## QUOTED PASSAGE
** Begin **
It took me time to realize that when my partner and I were in an argument, due to my trigger, that I needed to stop thinking and stop letting my brain take over and instead let my heart take over. It knows what to do. The ego just wants to validate its existence. Any time you start to think about what to do, that’s the wrong place to start…what does your heart say? It’s the most difficult thing to reverse your course in mid-stream and say “I am wrong”, but my partner could do it. It would leave me grasping. My ego didn’t know what to do with that. So, I’d think of something that was sure to piss her off. She’d lovingly and peacefully hold her ground. She shared with me another term. It’s called “holding space”. It’s an agreement to do your best to project only loving thoughts to the triggered person, as they experience being affected by your actions. We all have our own triggers and appreciate how helpful it can be for someone to be in a loving energy of allowing and not be triggered by another trigger. This is “holding space”. By not feeding the fire, we can resolve any anger and evolve into a higher consciousness. During these conflicts, the person holding space can ask “And what else?” and wait and ask again until the other person has been entirely heard. If this process is not done and the issues are not addressed, this episode will surely play itself out again. This changed my life and my relationships. All of them. Whether intimate or family and friends. You don’t need to push against anything or to convince anyone of anything. The person that you think is pushing against you is actually giving you the greatest gift, the gift of your own self-realization.
I agree with Neale Donald Walsh (author of Conversations With God), that at some level of consciousness the purpose of our relationships is to create an opportunity for growth, for full self-expression, for lifting our lives to their highest potential, for healing every false thought or small idea we ever had about ourselves, and for ultimate reunion with God through the communion of our souls. Ok, so this wasn’t always the case as some of my past relationships may attest. But, hopefully, we all grow up and wake up.
EXERCISE: Take a moment with me now and feel that gratitude for each and every love relationship that you’ve ever had…mmm. See the gift in each one. I do. Yes, even that one. Now, feel the peace in knowing the gift that you and I also gave to the other person. Know that, in the same way, you and I were a gift of unfathomable benefit. You and I deserve every bit of love, gratitude and thankfulness for giving what we knew how to give, in the way that was a match for what the other person was attracting.
Several “wayshowers” have taught me about the dynamics of emotions and reactions. Like, “Nobody can make you feel anything”. No one can make you happy, you do that. In those moments, we all have a choice. Thoughts come before emotions. People are just playing the roles in our lives that we have asked them to play. Everyone is another aspect of yourself experiencing life in another way, a way which that individualized soul chose to experience.
** End **
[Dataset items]
** Begin **
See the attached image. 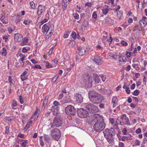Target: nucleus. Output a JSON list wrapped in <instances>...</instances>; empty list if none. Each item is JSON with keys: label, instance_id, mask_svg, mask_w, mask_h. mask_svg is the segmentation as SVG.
Instances as JSON below:
<instances>
[{"label": "nucleus", "instance_id": "obj_60", "mask_svg": "<svg viewBox=\"0 0 147 147\" xmlns=\"http://www.w3.org/2000/svg\"><path fill=\"white\" fill-rule=\"evenodd\" d=\"M136 52H137V49H136V48H135V49H134V50L132 52V55L133 56H136L135 54V53H136Z\"/></svg>", "mask_w": 147, "mask_h": 147}, {"label": "nucleus", "instance_id": "obj_1", "mask_svg": "<svg viewBox=\"0 0 147 147\" xmlns=\"http://www.w3.org/2000/svg\"><path fill=\"white\" fill-rule=\"evenodd\" d=\"M92 117L96 121L93 126L94 130L98 132L103 130L105 127L103 117L98 114H93Z\"/></svg>", "mask_w": 147, "mask_h": 147}, {"label": "nucleus", "instance_id": "obj_21", "mask_svg": "<svg viewBox=\"0 0 147 147\" xmlns=\"http://www.w3.org/2000/svg\"><path fill=\"white\" fill-rule=\"evenodd\" d=\"M139 24L140 26L143 27H145L147 24L146 21L144 19L140 20L139 22Z\"/></svg>", "mask_w": 147, "mask_h": 147}, {"label": "nucleus", "instance_id": "obj_32", "mask_svg": "<svg viewBox=\"0 0 147 147\" xmlns=\"http://www.w3.org/2000/svg\"><path fill=\"white\" fill-rule=\"evenodd\" d=\"M132 53L131 52H130L129 51L126 52V54L127 57V58H129L132 55Z\"/></svg>", "mask_w": 147, "mask_h": 147}, {"label": "nucleus", "instance_id": "obj_29", "mask_svg": "<svg viewBox=\"0 0 147 147\" xmlns=\"http://www.w3.org/2000/svg\"><path fill=\"white\" fill-rule=\"evenodd\" d=\"M40 145L42 146H44V142L43 140L42 139V136H41L40 137Z\"/></svg>", "mask_w": 147, "mask_h": 147}, {"label": "nucleus", "instance_id": "obj_39", "mask_svg": "<svg viewBox=\"0 0 147 147\" xmlns=\"http://www.w3.org/2000/svg\"><path fill=\"white\" fill-rule=\"evenodd\" d=\"M102 13L104 15H106L109 11V9H105L102 10Z\"/></svg>", "mask_w": 147, "mask_h": 147}, {"label": "nucleus", "instance_id": "obj_35", "mask_svg": "<svg viewBox=\"0 0 147 147\" xmlns=\"http://www.w3.org/2000/svg\"><path fill=\"white\" fill-rule=\"evenodd\" d=\"M100 76L103 82H105L106 78V76L103 74H102L101 75H100Z\"/></svg>", "mask_w": 147, "mask_h": 147}, {"label": "nucleus", "instance_id": "obj_20", "mask_svg": "<svg viewBox=\"0 0 147 147\" xmlns=\"http://www.w3.org/2000/svg\"><path fill=\"white\" fill-rule=\"evenodd\" d=\"M99 111V110L98 107L94 105L92 109H91V111L90 113H95L98 112Z\"/></svg>", "mask_w": 147, "mask_h": 147}, {"label": "nucleus", "instance_id": "obj_31", "mask_svg": "<svg viewBox=\"0 0 147 147\" xmlns=\"http://www.w3.org/2000/svg\"><path fill=\"white\" fill-rule=\"evenodd\" d=\"M59 74H57L53 78V79L52 80V82H55L56 81V80H57L58 78H59Z\"/></svg>", "mask_w": 147, "mask_h": 147}, {"label": "nucleus", "instance_id": "obj_55", "mask_svg": "<svg viewBox=\"0 0 147 147\" xmlns=\"http://www.w3.org/2000/svg\"><path fill=\"white\" fill-rule=\"evenodd\" d=\"M34 67L35 68H38L40 69L41 68V67L39 65H36L34 66Z\"/></svg>", "mask_w": 147, "mask_h": 147}, {"label": "nucleus", "instance_id": "obj_24", "mask_svg": "<svg viewBox=\"0 0 147 147\" xmlns=\"http://www.w3.org/2000/svg\"><path fill=\"white\" fill-rule=\"evenodd\" d=\"M93 76L95 82L96 83H98L100 81V79L99 78L98 76L96 74H94Z\"/></svg>", "mask_w": 147, "mask_h": 147}, {"label": "nucleus", "instance_id": "obj_46", "mask_svg": "<svg viewBox=\"0 0 147 147\" xmlns=\"http://www.w3.org/2000/svg\"><path fill=\"white\" fill-rule=\"evenodd\" d=\"M28 41V39L27 38H25L23 41L24 44H26L27 43Z\"/></svg>", "mask_w": 147, "mask_h": 147}, {"label": "nucleus", "instance_id": "obj_19", "mask_svg": "<svg viewBox=\"0 0 147 147\" xmlns=\"http://www.w3.org/2000/svg\"><path fill=\"white\" fill-rule=\"evenodd\" d=\"M118 58L119 59V61L121 63H123L126 62L127 61L126 57L124 56H118Z\"/></svg>", "mask_w": 147, "mask_h": 147}, {"label": "nucleus", "instance_id": "obj_3", "mask_svg": "<svg viewBox=\"0 0 147 147\" xmlns=\"http://www.w3.org/2000/svg\"><path fill=\"white\" fill-rule=\"evenodd\" d=\"M84 78L86 84L88 85V87H91L92 86V82L93 79L91 75L88 73H85L84 75Z\"/></svg>", "mask_w": 147, "mask_h": 147}, {"label": "nucleus", "instance_id": "obj_23", "mask_svg": "<svg viewBox=\"0 0 147 147\" xmlns=\"http://www.w3.org/2000/svg\"><path fill=\"white\" fill-rule=\"evenodd\" d=\"M105 20L106 23L109 24H111L114 22L113 20L111 18L107 17L105 18Z\"/></svg>", "mask_w": 147, "mask_h": 147}, {"label": "nucleus", "instance_id": "obj_61", "mask_svg": "<svg viewBox=\"0 0 147 147\" xmlns=\"http://www.w3.org/2000/svg\"><path fill=\"white\" fill-rule=\"evenodd\" d=\"M112 40H113L112 38V37L111 35H110V38L108 40H107L108 42H110L109 44H110L111 43L112 41Z\"/></svg>", "mask_w": 147, "mask_h": 147}, {"label": "nucleus", "instance_id": "obj_34", "mask_svg": "<svg viewBox=\"0 0 147 147\" xmlns=\"http://www.w3.org/2000/svg\"><path fill=\"white\" fill-rule=\"evenodd\" d=\"M44 138V140H45V141L47 142H49L50 140V138L48 136L46 135L45 136Z\"/></svg>", "mask_w": 147, "mask_h": 147}, {"label": "nucleus", "instance_id": "obj_15", "mask_svg": "<svg viewBox=\"0 0 147 147\" xmlns=\"http://www.w3.org/2000/svg\"><path fill=\"white\" fill-rule=\"evenodd\" d=\"M85 105L86 108L90 112L91 109H92L94 105L91 103H86L85 104Z\"/></svg>", "mask_w": 147, "mask_h": 147}, {"label": "nucleus", "instance_id": "obj_27", "mask_svg": "<svg viewBox=\"0 0 147 147\" xmlns=\"http://www.w3.org/2000/svg\"><path fill=\"white\" fill-rule=\"evenodd\" d=\"M82 25L86 29L88 26V23L86 21H85L83 22Z\"/></svg>", "mask_w": 147, "mask_h": 147}, {"label": "nucleus", "instance_id": "obj_52", "mask_svg": "<svg viewBox=\"0 0 147 147\" xmlns=\"http://www.w3.org/2000/svg\"><path fill=\"white\" fill-rule=\"evenodd\" d=\"M125 91L128 94H129L130 92V90L129 88L128 87H126L125 88Z\"/></svg>", "mask_w": 147, "mask_h": 147}, {"label": "nucleus", "instance_id": "obj_7", "mask_svg": "<svg viewBox=\"0 0 147 147\" xmlns=\"http://www.w3.org/2000/svg\"><path fill=\"white\" fill-rule=\"evenodd\" d=\"M103 132L105 137L107 135L111 138H112L113 136H115V130L112 127L110 129H106Z\"/></svg>", "mask_w": 147, "mask_h": 147}, {"label": "nucleus", "instance_id": "obj_8", "mask_svg": "<svg viewBox=\"0 0 147 147\" xmlns=\"http://www.w3.org/2000/svg\"><path fill=\"white\" fill-rule=\"evenodd\" d=\"M77 47L80 56H82L86 54V48L85 46H82L77 45Z\"/></svg>", "mask_w": 147, "mask_h": 147}, {"label": "nucleus", "instance_id": "obj_44", "mask_svg": "<svg viewBox=\"0 0 147 147\" xmlns=\"http://www.w3.org/2000/svg\"><path fill=\"white\" fill-rule=\"evenodd\" d=\"M73 16L74 18L76 19H78L79 18V15L77 13H75L73 14Z\"/></svg>", "mask_w": 147, "mask_h": 147}, {"label": "nucleus", "instance_id": "obj_63", "mask_svg": "<svg viewBox=\"0 0 147 147\" xmlns=\"http://www.w3.org/2000/svg\"><path fill=\"white\" fill-rule=\"evenodd\" d=\"M143 63L144 65V67H146L147 64V61L144 60L143 61Z\"/></svg>", "mask_w": 147, "mask_h": 147}, {"label": "nucleus", "instance_id": "obj_58", "mask_svg": "<svg viewBox=\"0 0 147 147\" xmlns=\"http://www.w3.org/2000/svg\"><path fill=\"white\" fill-rule=\"evenodd\" d=\"M30 22V20H24V21L23 23L26 25H28Z\"/></svg>", "mask_w": 147, "mask_h": 147}, {"label": "nucleus", "instance_id": "obj_45", "mask_svg": "<svg viewBox=\"0 0 147 147\" xmlns=\"http://www.w3.org/2000/svg\"><path fill=\"white\" fill-rule=\"evenodd\" d=\"M71 36L74 39H75L76 38V33L74 32H72V34H71Z\"/></svg>", "mask_w": 147, "mask_h": 147}, {"label": "nucleus", "instance_id": "obj_56", "mask_svg": "<svg viewBox=\"0 0 147 147\" xmlns=\"http://www.w3.org/2000/svg\"><path fill=\"white\" fill-rule=\"evenodd\" d=\"M19 99L20 102L21 104H22L23 103V99L21 96H19Z\"/></svg>", "mask_w": 147, "mask_h": 147}, {"label": "nucleus", "instance_id": "obj_2", "mask_svg": "<svg viewBox=\"0 0 147 147\" xmlns=\"http://www.w3.org/2000/svg\"><path fill=\"white\" fill-rule=\"evenodd\" d=\"M88 95L90 100L94 104H99L104 100L102 96L94 91H90Z\"/></svg>", "mask_w": 147, "mask_h": 147}, {"label": "nucleus", "instance_id": "obj_50", "mask_svg": "<svg viewBox=\"0 0 147 147\" xmlns=\"http://www.w3.org/2000/svg\"><path fill=\"white\" fill-rule=\"evenodd\" d=\"M122 132L123 134L124 135H127V131L126 130V128H124L122 130Z\"/></svg>", "mask_w": 147, "mask_h": 147}, {"label": "nucleus", "instance_id": "obj_38", "mask_svg": "<svg viewBox=\"0 0 147 147\" xmlns=\"http://www.w3.org/2000/svg\"><path fill=\"white\" fill-rule=\"evenodd\" d=\"M48 101L46 100H44V102L43 104V106L42 107V108L43 109H44L45 108V106L47 104Z\"/></svg>", "mask_w": 147, "mask_h": 147}, {"label": "nucleus", "instance_id": "obj_22", "mask_svg": "<svg viewBox=\"0 0 147 147\" xmlns=\"http://www.w3.org/2000/svg\"><path fill=\"white\" fill-rule=\"evenodd\" d=\"M118 100L116 96H114L112 99V102L113 103V107H114L115 106V105L117 103Z\"/></svg>", "mask_w": 147, "mask_h": 147}, {"label": "nucleus", "instance_id": "obj_48", "mask_svg": "<svg viewBox=\"0 0 147 147\" xmlns=\"http://www.w3.org/2000/svg\"><path fill=\"white\" fill-rule=\"evenodd\" d=\"M110 122L112 124H113L115 123V120L113 118H110L109 119Z\"/></svg>", "mask_w": 147, "mask_h": 147}, {"label": "nucleus", "instance_id": "obj_6", "mask_svg": "<svg viewBox=\"0 0 147 147\" xmlns=\"http://www.w3.org/2000/svg\"><path fill=\"white\" fill-rule=\"evenodd\" d=\"M65 113L67 115H74L76 113L74 107L71 105L67 106L65 109Z\"/></svg>", "mask_w": 147, "mask_h": 147}, {"label": "nucleus", "instance_id": "obj_37", "mask_svg": "<svg viewBox=\"0 0 147 147\" xmlns=\"http://www.w3.org/2000/svg\"><path fill=\"white\" fill-rule=\"evenodd\" d=\"M30 4L31 8L33 9H34L35 5L33 1H31L30 3Z\"/></svg>", "mask_w": 147, "mask_h": 147}, {"label": "nucleus", "instance_id": "obj_43", "mask_svg": "<svg viewBox=\"0 0 147 147\" xmlns=\"http://www.w3.org/2000/svg\"><path fill=\"white\" fill-rule=\"evenodd\" d=\"M27 142L26 140L24 141L23 142L20 143V144L23 147H26V145Z\"/></svg>", "mask_w": 147, "mask_h": 147}, {"label": "nucleus", "instance_id": "obj_9", "mask_svg": "<svg viewBox=\"0 0 147 147\" xmlns=\"http://www.w3.org/2000/svg\"><path fill=\"white\" fill-rule=\"evenodd\" d=\"M120 119L122 120L124 125H130L129 118L127 117L126 114H123L121 115Z\"/></svg>", "mask_w": 147, "mask_h": 147}, {"label": "nucleus", "instance_id": "obj_18", "mask_svg": "<svg viewBox=\"0 0 147 147\" xmlns=\"http://www.w3.org/2000/svg\"><path fill=\"white\" fill-rule=\"evenodd\" d=\"M49 27L47 26L46 24L44 25L42 27V31L43 33L45 32H47L49 30Z\"/></svg>", "mask_w": 147, "mask_h": 147}, {"label": "nucleus", "instance_id": "obj_12", "mask_svg": "<svg viewBox=\"0 0 147 147\" xmlns=\"http://www.w3.org/2000/svg\"><path fill=\"white\" fill-rule=\"evenodd\" d=\"M23 39L22 36L20 34L17 33L14 35V40L15 41L19 42L20 41Z\"/></svg>", "mask_w": 147, "mask_h": 147}, {"label": "nucleus", "instance_id": "obj_26", "mask_svg": "<svg viewBox=\"0 0 147 147\" xmlns=\"http://www.w3.org/2000/svg\"><path fill=\"white\" fill-rule=\"evenodd\" d=\"M116 123L120 125L123 126L124 125L123 123L122 120H120L119 119H117L116 121Z\"/></svg>", "mask_w": 147, "mask_h": 147}, {"label": "nucleus", "instance_id": "obj_11", "mask_svg": "<svg viewBox=\"0 0 147 147\" xmlns=\"http://www.w3.org/2000/svg\"><path fill=\"white\" fill-rule=\"evenodd\" d=\"M74 99L78 103H81L83 102V98L81 95L79 94H76L74 95Z\"/></svg>", "mask_w": 147, "mask_h": 147}, {"label": "nucleus", "instance_id": "obj_33", "mask_svg": "<svg viewBox=\"0 0 147 147\" xmlns=\"http://www.w3.org/2000/svg\"><path fill=\"white\" fill-rule=\"evenodd\" d=\"M2 53L3 55L4 56H6L7 54L6 50L5 48H3L2 52Z\"/></svg>", "mask_w": 147, "mask_h": 147}, {"label": "nucleus", "instance_id": "obj_51", "mask_svg": "<svg viewBox=\"0 0 147 147\" xmlns=\"http://www.w3.org/2000/svg\"><path fill=\"white\" fill-rule=\"evenodd\" d=\"M70 100V98L69 97H65V102H68Z\"/></svg>", "mask_w": 147, "mask_h": 147}, {"label": "nucleus", "instance_id": "obj_42", "mask_svg": "<svg viewBox=\"0 0 147 147\" xmlns=\"http://www.w3.org/2000/svg\"><path fill=\"white\" fill-rule=\"evenodd\" d=\"M30 126V123H28L24 127V129L25 130H27V129L29 128Z\"/></svg>", "mask_w": 147, "mask_h": 147}, {"label": "nucleus", "instance_id": "obj_41", "mask_svg": "<svg viewBox=\"0 0 147 147\" xmlns=\"http://www.w3.org/2000/svg\"><path fill=\"white\" fill-rule=\"evenodd\" d=\"M139 91L138 90H135L133 93V95L135 96H137L139 94Z\"/></svg>", "mask_w": 147, "mask_h": 147}, {"label": "nucleus", "instance_id": "obj_47", "mask_svg": "<svg viewBox=\"0 0 147 147\" xmlns=\"http://www.w3.org/2000/svg\"><path fill=\"white\" fill-rule=\"evenodd\" d=\"M5 133L6 134H8L9 132V127L8 126H6L5 127Z\"/></svg>", "mask_w": 147, "mask_h": 147}, {"label": "nucleus", "instance_id": "obj_28", "mask_svg": "<svg viewBox=\"0 0 147 147\" xmlns=\"http://www.w3.org/2000/svg\"><path fill=\"white\" fill-rule=\"evenodd\" d=\"M53 104L54 106H53L52 107H57V108H59L58 105H60L59 103L57 101H55L53 102Z\"/></svg>", "mask_w": 147, "mask_h": 147}, {"label": "nucleus", "instance_id": "obj_30", "mask_svg": "<svg viewBox=\"0 0 147 147\" xmlns=\"http://www.w3.org/2000/svg\"><path fill=\"white\" fill-rule=\"evenodd\" d=\"M117 16L119 19H120L122 16V13L120 11H119L117 13Z\"/></svg>", "mask_w": 147, "mask_h": 147}, {"label": "nucleus", "instance_id": "obj_5", "mask_svg": "<svg viewBox=\"0 0 147 147\" xmlns=\"http://www.w3.org/2000/svg\"><path fill=\"white\" fill-rule=\"evenodd\" d=\"M77 112L78 116L81 118L86 117L88 115V112L83 108L78 109Z\"/></svg>", "mask_w": 147, "mask_h": 147}, {"label": "nucleus", "instance_id": "obj_14", "mask_svg": "<svg viewBox=\"0 0 147 147\" xmlns=\"http://www.w3.org/2000/svg\"><path fill=\"white\" fill-rule=\"evenodd\" d=\"M94 61L97 64H101L102 62V58L99 56H96L94 59Z\"/></svg>", "mask_w": 147, "mask_h": 147}, {"label": "nucleus", "instance_id": "obj_36", "mask_svg": "<svg viewBox=\"0 0 147 147\" xmlns=\"http://www.w3.org/2000/svg\"><path fill=\"white\" fill-rule=\"evenodd\" d=\"M121 43L123 46H126L128 45L127 43L124 40H122Z\"/></svg>", "mask_w": 147, "mask_h": 147}, {"label": "nucleus", "instance_id": "obj_40", "mask_svg": "<svg viewBox=\"0 0 147 147\" xmlns=\"http://www.w3.org/2000/svg\"><path fill=\"white\" fill-rule=\"evenodd\" d=\"M76 42L74 40L71 41L69 43V45L71 46H73L75 45Z\"/></svg>", "mask_w": 147, "mask_h": 147}, {"label": "nucleus", "instance_id": "obj_16", "mask_svg": "<svg viewBox=\"0 0 147 147\" xmlns=\"http://www.w3.org/2000/svg\"><path fill=\"white\" fill-rule=\"evenodd\" d=\"M44 7L42 5H39L38 6V11L37 12L38 15H40L43 12L44 10Z\"/></svg>", "mask_w": 147, "mask_h": 147}, {"label": "nucleus", "instance_id": "obj_64", "mask_svg": "<svg viewBox=\"0 0 147 147\" xmlns=\"http://www.w3.org/2000/svg\"><path fill=\"white\" fill-rule=\"evenodd\" d=\"M124 144L123 143L121 142L119 143V147H123L124 146Z\"/></svg>", "mask_w": 147, "mask_h": 147}, {"label": "nucleus", "instance_id": "obj_57", "mask_svg": "<svg viewBox=\"0 0 147 147\" xmlns=\"http://www.w3.org/2000/svg\"><path fill=\"white\" fill-rule=\"evenodd\" d=\"M141 132V129L140 128H138L136 131V133L137 134H139Z\"/></svg>", "mask_w": 147, "mask_h": 147}, {"label": "nucleus", "instance_id": "obj_10", "mask_svg": "<svg viewBox=\"0 0 147 147\" xmlns=\"http://www.w3.org/2000/svg\"><path fill=\"white\" fill-rule=\"evenodd\" d=\"M61 119L59 117H56L53 121L54 125L56 127L60 126L62 124Z\"/></svg>", "mask_w": 147, "mask_h": 147}, {"label": "nucleus", "instance_id": "obj_59", "mask_svg": "<svg viewBox=\"0 0 147 147\" xmlns=\"http://www.w3.org/2000/svg\"><path fill=\"white\" fill-rule=\"evenodd\" d=\"M69 32H66V34H64L63 35V38H67L69 36Z\"/></svg>", "mask_w": 147, "mask_h": 147}, {"label": "nucleus", "instance_id": "obj_4", "mask_svg": "<svg viewBox=\"0 0 147 147\" xmlns=\"http://www.w3.org/2000/svg\"><path fill=\"white\" fill-rule=\"evenodd\" d=\"M51 135L52 137L55 140L58 141L60 138L61 133L60 131L57 128H55L51 131Z\"/></svg>", "mask_w": 147, "mask_h": 147}, {"label": "nucleus", "instance_id": "obj_62", "mask_svg": "<svg viewBox=\"0 0 147 147\" xmlns=\"http://www.w3.org/2000/svg\"><path fill=\"white\" fill-rule=\"evenodd\" d=\"M140 142L139 140H136L135 141V143L136 145L138 146L140 144Z\"/></svg>", "mask_w": 147, "mask_h": 147}, {"label": "nucleus", "instance_id": "obj_49", "mask_svg": "<svg viewBox=\"0 0 147 147\" xmlns=\"http://www.w3.org/2000/svg\"><path fill=\"white\" fill-rule=\"evenodd\" d=\"M77 7L78 9V10H76V11L78 12V13H80L81 12V7H80L78 5L77 6Z\"/></svg>", "mask_w": 147, "mask_h": 147}, {"label": "nucleus", "instance_id": "obj_25", "mask_svg": "<svg viewBox=\"0 0 147 147\" xmlns=\"http://www.w3.org/2000/svg\"><path fill=\"white\" fill-rule=\"evenodd\" d=\"M19 56L21 57V61L23 63V65H24V58L26 57L22 53H20L19 54Z\"/></svg>", "mask_w": 147, "mask_h": 147}, {"label": "nucleus", "instance_id": "obj_13", "mask_svg": "<svg viewBox=\"0 0 147 147\" xmlns=\"http://www.w3.org/2000/svg\"><path fill=\"white\" fill-rule=\"evenodd\" d=\"M51 112L55 116H58L59 114V108H57V107H52L51 109Z\"/></svg>", "mask_w": 147, "mask_h": 147}, {"label": "nucleus", "instance_id": "obj_53", "mask_svg": "<svg viewBox=\"0 0 147 147\" xmlns=\"http://www.w3.org/2000/svg\"><path fill=\"white\" fill-rule=\"evenodd\" d=\"M46 66L49 68H50L52 67L51 65L47 62H46Z\"/></svg>", "mask_w": 147, "mask_h": 147}, {"label": "nucleus", "instance_id": "obj_54", "mask_svg": "<svg viewBox=\"0 0 147 147\" xmlns=\"http://www.w3.org/2000/svg\"><path fill=\"white\" fill-rule=\"evenodd\" d=\"M111 56L112 57L113 59H116L118 58V56L117 55H111Z\"/></svg>", "mask_w": 147, "mask_h": 147}, {"label": "nucleus", "instance_id": "obj_17", "mask_svg": "<svg viewBox=\"0 0 147 147\" xmlns=\"http://www.w3.org/2000/svg\"><path fill=\"white\" fill-rule=\"evenodd\" d=\"M28 72L27 71H24L23 73L21 75V79L22 80L24 81L27 79V76H26Z\"/></svg>", "mask_w": 147, "mask_h": 147}]
</instances>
** End **
## STATED EXERCISE
Rewrite the stretch of the essay on relationships from "I agree with" through "and wake up.", putting "learning" in place of "growth". These rows are not needed.

## FINISHED ANSWER
I agree with Neale Donald Walsh (author of Conversations With God), that at some level of consciousness the purpose of our relationships is to create an opportunity for learning, for full self-expression, for lifting our lives to their highest potential, for healing every false thought or small idea we ever had about ourselves, and for ultimate reunion with God through the communion of our souls. Ok, so this wasn’t always the case as some of my past relationships may attest. But, hopefully, we all grow up and wake up.